Di conseguenza, la fede precolombiana doveva manifestarsi attraverso segni occidentali , che non appartenevano alla cultura indigena. Si ebbe un’autentica dominazione culturale e non una evangelizzazione rispettosa della cultura latino americana. Con queste premesse non poteva certo nascere una Chiesa autoctona. «Si ebbero indigeni che, obbligati a sconfessare la propria identità per potersi identificare come cristiani, soffrirono una tensione profonda e dolorosa». Il vescovo mi portò più di un esempio. In quel periodo erano 8.000 i catechisti indigeni nella diocesi di San Cristobal, che contava oltre 1.300 cattolici; più di 200 diaconi sposati e un abbondante numero di candidati al diaconato. Si andava verso un sacerdozio autoctono. «Se non si fa strada il processo di una Chiesa autoctona che s’incarna nella cultura – sosteneva il vescovo Samuel Ruiz – non si dà vera evangelizzazione e non si costruisce la Chiesa. Si sta sviluppando già un “teologia india” per quanti non si sono convertiti al cattolicesimo. E poi ci sono i convertiti, che, obbligati a professare la fede con una cultura a loro estranea, stanno mettendo in questione la conversione stessa a partire dalla loro cultura. Gli operatori pastorali stanno facendo ogni sforzo per far capire il piano di salvezza all’interno della storia e della cultura del popolo indigeno. Questo è il momento sorprendente che viviamo nel nostro continente».
Per quanto riguarda l’ordinazione di uomini sposati, don Samuel Ruiz non aveva dubbi: «Un celibe non ha maturità umana nella cultura del Chiapas. Queste comunità hanno diritto all’eucaristia celebrata non episodicamente e da gente magari venuta dall’estero. Dobbiamo convincerci che qui il celibe fa problema. Il conferimento del sacerdozio agli sposati non nasce qui da discussioni sul rapporto tra celibato e sacerdozio come in Occidente, ma dalla riflessione sulla cultura autoctona. Siamo convinti che qui il problema vada affrontato e risolto in una maniera comunitaria, non quindi a partire dalla posizione di un singolo vescovo».
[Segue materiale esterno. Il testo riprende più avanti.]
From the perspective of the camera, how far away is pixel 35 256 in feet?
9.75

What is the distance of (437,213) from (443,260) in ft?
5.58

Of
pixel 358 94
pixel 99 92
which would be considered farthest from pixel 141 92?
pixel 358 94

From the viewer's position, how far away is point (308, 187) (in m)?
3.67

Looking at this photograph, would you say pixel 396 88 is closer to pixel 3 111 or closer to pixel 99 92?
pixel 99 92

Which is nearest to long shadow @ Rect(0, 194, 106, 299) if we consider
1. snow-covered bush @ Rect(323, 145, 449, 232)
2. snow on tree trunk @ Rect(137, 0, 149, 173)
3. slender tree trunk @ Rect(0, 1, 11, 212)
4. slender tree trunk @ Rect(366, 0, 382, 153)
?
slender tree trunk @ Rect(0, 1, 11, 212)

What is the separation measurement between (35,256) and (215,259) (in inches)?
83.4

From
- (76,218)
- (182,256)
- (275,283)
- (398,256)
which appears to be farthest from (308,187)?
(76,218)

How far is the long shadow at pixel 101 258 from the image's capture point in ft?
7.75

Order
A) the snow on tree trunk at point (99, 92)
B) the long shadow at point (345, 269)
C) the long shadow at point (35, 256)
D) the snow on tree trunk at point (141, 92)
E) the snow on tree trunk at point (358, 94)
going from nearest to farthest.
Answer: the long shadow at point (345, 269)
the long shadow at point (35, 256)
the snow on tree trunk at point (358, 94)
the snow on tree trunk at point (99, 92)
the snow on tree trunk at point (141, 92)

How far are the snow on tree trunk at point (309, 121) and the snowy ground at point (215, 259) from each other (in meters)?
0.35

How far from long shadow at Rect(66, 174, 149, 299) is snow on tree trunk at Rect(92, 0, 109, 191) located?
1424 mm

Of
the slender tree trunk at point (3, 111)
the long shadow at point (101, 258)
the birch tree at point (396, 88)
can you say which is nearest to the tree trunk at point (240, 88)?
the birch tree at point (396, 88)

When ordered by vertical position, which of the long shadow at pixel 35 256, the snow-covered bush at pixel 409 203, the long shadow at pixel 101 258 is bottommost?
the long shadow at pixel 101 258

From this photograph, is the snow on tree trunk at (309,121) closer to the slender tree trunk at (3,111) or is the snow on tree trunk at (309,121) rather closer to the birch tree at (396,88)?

Non poteva mancare la domanda sul suo rapporto con l’autorità romana. «Le pare che i miei discorsi siano inintelligibili? Basta fare riferimento al concilio e proseguire nelle riflessioni. Non mi meraviglio che vi siano discussioni e anche molto accese. Discussioni che, comunque, investono anche il continente africano. Ribadisco che tutti insieme dobbiamo prendere la strada dell’edificazione delle Chiese autoctone. Dobbiamo dare un segno che ci crediamo veramente».
La Congregazione per la dottrina della fede, presieduta dal card. Ratzinger, gli inviò una lettera, che lo accusava di errori dottrinali, che l’allora tanto discusso nunzio, mons. Prigione, diede in pasto alla stampa. Lo stesso Giovanni Paolo II gli disse: Si difenda! Nell’agosto del 1995 la Santa Sede gli diede come coadiutore, dietro pressante richiesta del nunzio Prigione: mons. Raul Vera Lopez, un domenicano, per porre fine alla pericolosa attività pastorale di don Samuel. Ma accanto a lui il coadiutore ne assunse lo stile e sposò ben presto la sua causa. La Santa Sede lo trasferì lontanissimo dal Chiapas, nella diocesi di Saltillo, la fine di dicembre del 1999, da dove continua la sua battaglia sulla scia del suo grande maestro, don Samuel Ruiz.